Report: Six Out of 10 MCPS High School Seniors Met College, Career Readiness Targets
Superintendent presents new round of data on student learning for 2016-2017
About 60 percent of high school seniors in Montgomery County Public Schools have met college and career readiness standards, according to data presented Monday to education officials.
The report on the readiness levels of roughly 11,900 seniors prompted school board members to suggest earlier intervention so students stay on course as they near graduation.
“Clearly, there should’ve been early warning indicators that this student has not been on the right track,” school board member Patricia O’Neill said.

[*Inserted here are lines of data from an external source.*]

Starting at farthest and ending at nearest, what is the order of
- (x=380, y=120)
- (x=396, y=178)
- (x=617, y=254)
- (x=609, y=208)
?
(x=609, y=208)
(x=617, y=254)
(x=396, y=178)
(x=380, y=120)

School board member Rebecca Smondrowski said officials should figure out why some students are falling short of the readiness standards, whether it’s because they don’t test well or need more support from the school system.

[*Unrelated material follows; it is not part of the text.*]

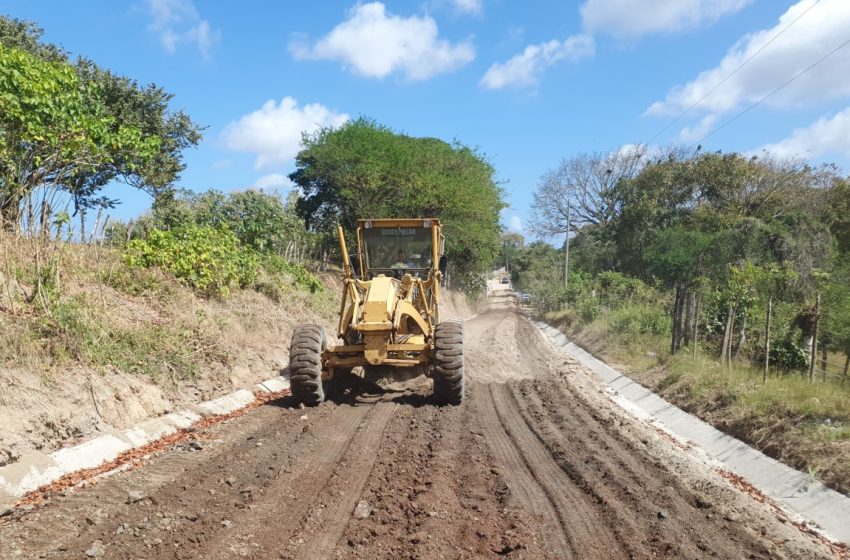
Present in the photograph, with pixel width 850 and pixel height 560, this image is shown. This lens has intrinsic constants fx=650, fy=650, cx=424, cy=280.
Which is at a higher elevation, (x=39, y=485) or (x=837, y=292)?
(x=837, y=292)

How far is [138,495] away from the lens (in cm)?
560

Superintendent Jack Smith reviewed the readiness data as part of a larger presentation on student performance measures during the 2016-2017 school year. MCPS leaders have spent the past year designing a new method for tracking student progress, drawing together information from classwork, district-level testing and state assessments.
On Monday, Smith laid out complete data for students in grades 2, 5, 8 and 11, who were evaluated for their readiness to transition into intermediate, middle or high school or to graduate.
The section dedicated to the Class of 2018 included results from college and career readiness assessments that students must take in 11th grade. Under a state law passed in 2013, if students don’t meet the readiness standards in English and math, they must enroll in a transition course or finish another instructional project in their senior year.
Students can fulfill the requirements by achieving certain scores on the SAT, the ACT, Advanced Placement exams or other tests. About 74 percent of MCPS seniors reached the benchmark for literacy and 64 percent hit the goal for math, the data show.
Students don’t need to meet those academic standards to graduate, but school board members and Smith said the district must go above and beyond to prepare students for college or the workforce.
“We’ve got to do more than just get kids to walk across that stage,” Smondrowski said.
Smith told the board that overall, student performance on tests varies widely based on poverty levels, English language proficiency and length of time with MCPS.
About 83 percent of eighth-graders who spent the past three years at MCPS met literacy readiness measures, compared to 60 percent of students who had arrived more recently.
In math, 75 percent of eighth-graders hit the mark if they’d been enrolled with MCPS for three years, while only 55 percent of others in the grade, who had been there a shorter period, met the readiness target.
School board members said the trends illustrate the effect that MCPS has on student learning over time and that county leaders should take note as they begin discussing education funding for the coming year.